For today's Hippie Hotties feature let's travel abroad. It's like a Foreign Film Friday and a Hippie Hotties day all in one! We are going to look at a bizarre French film from 1972 called La Vallee or "The Valley".

Hippie Hotties: La Vallee

Right off the bat let me say that this movie is odd and it can be kind of uncomfortable to watch. Barbet Schroeder directed this film about a white woman who wants to find herself in a very white woman's way.

The plot follows Viviane, a French woman played by Bulle Ogier who is married to an ambassador stationed to work in Melbourne, Australia. Her husband has his calling in life, but she wants hers. She yearns for self-discovery and she thinks that she finally found a new interest: bird feathers! Yes, she loves birds' feathers. So she runs off and joins a group of explorers who are looking for a hidden valley tucked away in the New Guinea wilderness. She is hoping to go with and find exotic birds feathers! Hey, whatever will float your boat, lady.

Hippie Hotties: La Vallee

They come across the Mapuga tribe, one of the most isolated on Earth, and they spend time with the tribe.
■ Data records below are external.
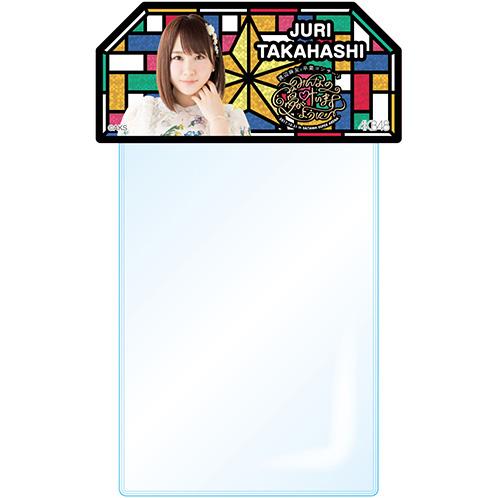 AKB48 渡辺麻友 卒業コンサート~みんなの夢が叶いますように~ 推しマルチホルダー 高橋朱里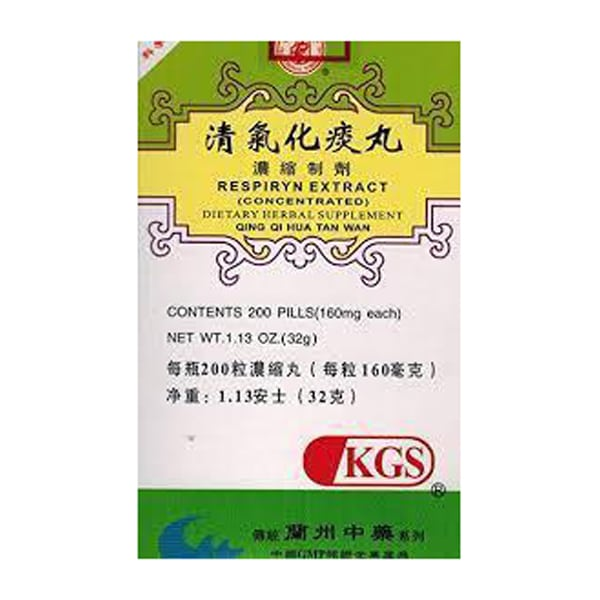 Qing Qi Hua Tan Wan - Respiryn Extract | Kingsway (KGS) Brand | Chinese Herbal Medicine Supplement | Best Chinese Medicines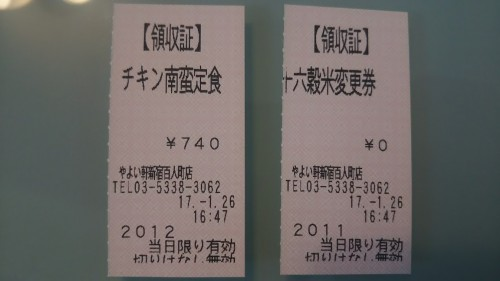 DSC 1497 500x281 東京グローブ座でのランチ女性一人におすすめのお店はココ!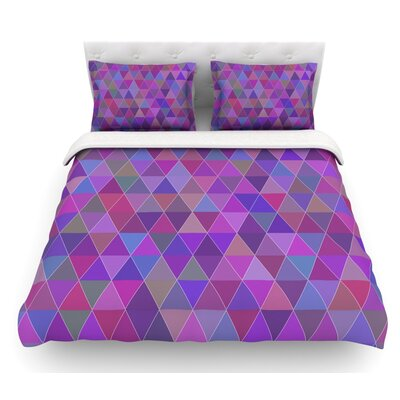 Abstract by Louise Featherweight Duvet Cover Size: Queen, Fabric: Lightweight Polyester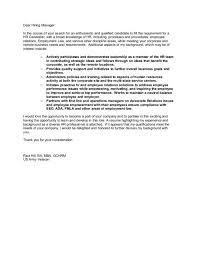 human resources cover letter sample innovation design entry level
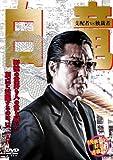 白竜 支配者VS独裁者[DVD]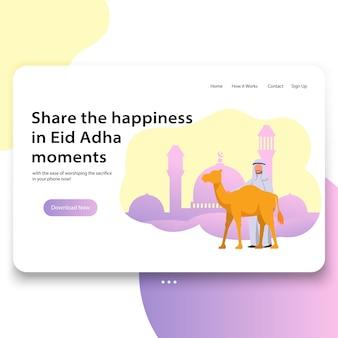 Modelo de página de destino design de interface do eid adha tema feriado islâmico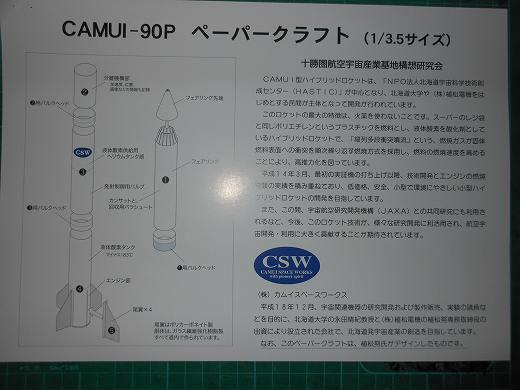 DSCN5127.jpg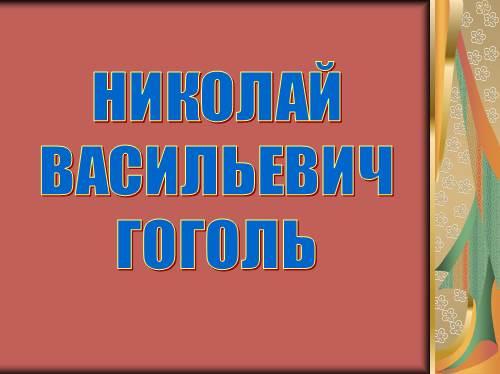 """Комедия Н.В. Гоголя """"Ревизор"""""""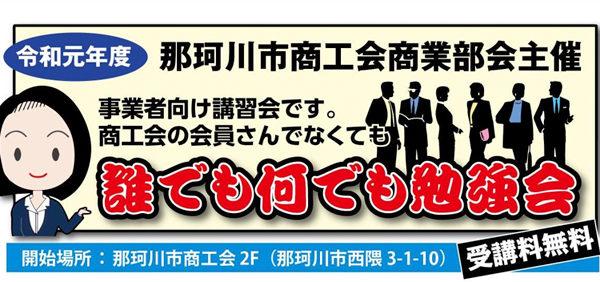 那珂川商工会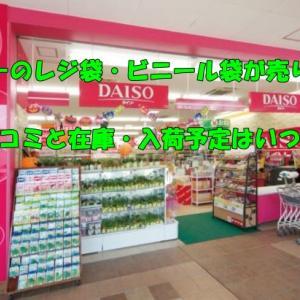 ダイソーのレジ袋が売り切れ!スーパーさんのお買い物袋の口コミ・在庫状況は?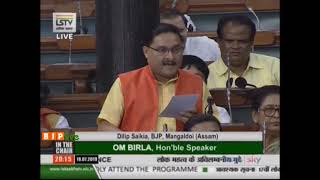 Shri Dilip Saikia on Matter of Urgent Public Importance in Lok Sabha: 18.07.2019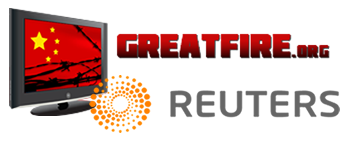 greatfire reuters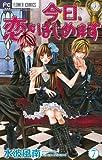 今日、恋をはじめます 7 (フラワーコミックス) (少コミフラワーコミックス)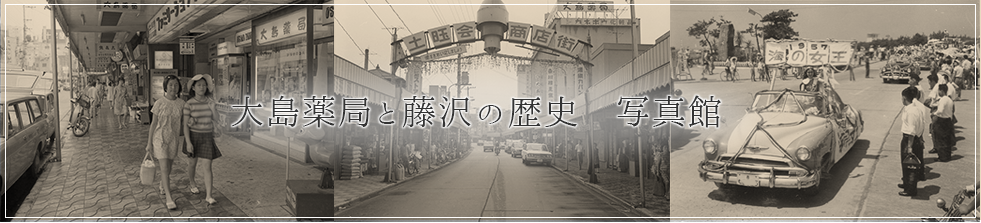 大島薬局と藤沢の歴史 写真館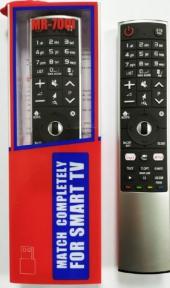 Пульт HUAYU LG Magic Motion IVI MR-700i LCD TV smart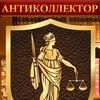 Антиколлектор Орск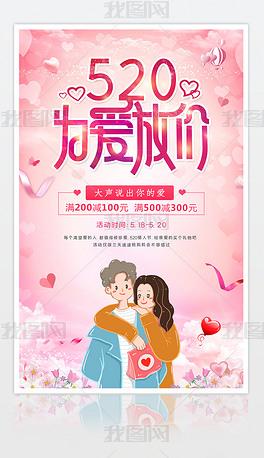 浪漫温馨520情人节表白日促销海报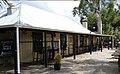 Old Canberra Inn2.jpg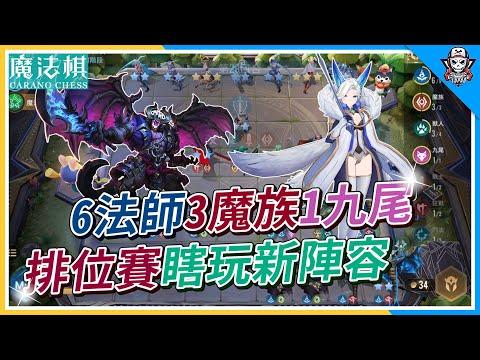 【魔法棋】排位賽瞎玩新陣容!?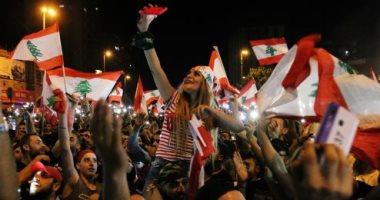 نقابات موظفى مصارف لبنان: لا عودة للعمل بالبنوك قبل توفير أجواء آمنة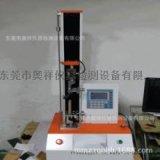 薄膜针刺力试验机 压力刺力试验机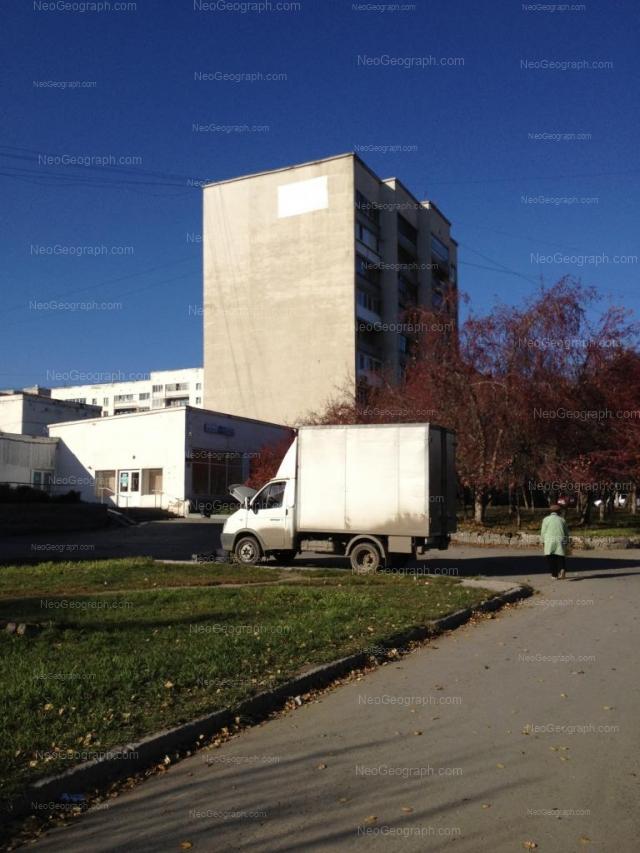 Адрес(а) на фотографии: Восточная улица, 178, 180, Екатеринбург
But about the valley? The explorers are not done trying to find the mythical place while Viviane finds herself becoming happily immersed with the tribe. She feels so free there which is exemplified by the way that she ditches her clothes.

Hippie Hotties: La Vallee

Fun fact: the soundtrack is done by Pink Floyd who recorded the album Obscured by Clouds as the movie's soundtrack. The movie was then called Obscured by Clouds, but by the time recording was finished the band and the production company had creative differences. The band released the album anyway, causing the filmmakers to retitle the film La Vallee or The Valley.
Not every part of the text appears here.